When I found out that I may have to have surgery I was kind upset but so glad that someone had actually found the problem. Like I've said, I realize there are bigger issues in the world. Thank God I don't have something life threatening and I feel for those people who do have life threatening illnesses. I honestly can't imagine going through treatments and keeping a positive outlook on life. It amazes me to hear survival stories and to watch people I've cared about go through those horrible things. But to want something and not be able to have it is also life changing. It's frustrating. It's a let down....To hear a doctor say, "Your probably going to struggle with infertility so be prepared," is kind of hard on the heart.
My feelings were pretty up and down about the whole situation and I began to distance myself from my husband in the beginning. I remember thinking that maybe this was a sign that not being pregnant was a blessing in disguise, that I had bigger dreams to take care of in life before I had a family. I remember feeling like I needed to just run away somewhere far & be all by myself for the duration of life. Silly thoughts I know but that's how I felt. I really felt that this was a sign for the reasons I couldn't ever get pregnant before all of this came about. I have a lot I want to do in my life and for me this was the BIG FLASHING LIGHTS that I needed to do those things.
I went with my very best friend to Texas to visit our other very best friend. We had tons of fun. We went out, we partied, we met new friends, we shopped, we laughed...it was a much needed break. I loved being there with the two of them because I can always just be myself around them. I don't have to hide my feelings, I don't have to explain things to them, they just understand and sometimes they don't ask questions and that's ok. Sometimes they just know that I need a good laugh. I love having friends like that. Texas was great and I didn't want to leave. I didn't want to go back to reality. I didn't want to deal with life's real issues at the moment.....but I did.
After that, I had my surgery and having my husband care enough to be at my surgery really made me happy {like I said before, he's not emotional at all and takes a lot of pride in being at work. He hasn't called in sick once in like 7 or 8 years}. After surgery we just became closer.

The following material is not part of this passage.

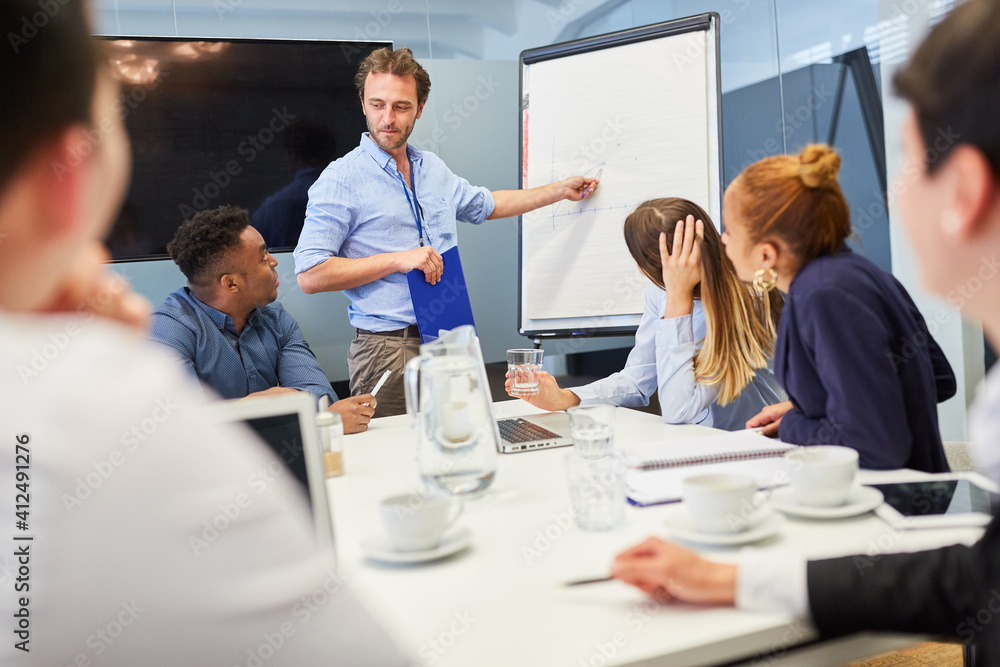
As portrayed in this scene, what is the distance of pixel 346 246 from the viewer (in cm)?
267

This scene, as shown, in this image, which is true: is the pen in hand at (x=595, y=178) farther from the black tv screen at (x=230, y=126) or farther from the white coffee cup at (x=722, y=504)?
the white coffee cup at (x=722, y=504)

It's weird how things work out but I felt calm that this was the life I chose and even though people have their ups and downs it doesn't mean that you should run every time there is a down. Part of marriage is working on the marriage all the time. I guess in the midst of my issues I forgot that and was being pretty selfish. I can still conquer my dreams being in the situation that I'm in. Unfortunately now I have more thing to conquer and that's ok with me. It's a challenge and this girl always loves a good challenge. Things were great & I was more than happy with that. He's all for going through this roller coaster with me and although he doesn't always say what I need to hear....he's learning. Ha Ha He's truly a huge sweetheart and I love him so much!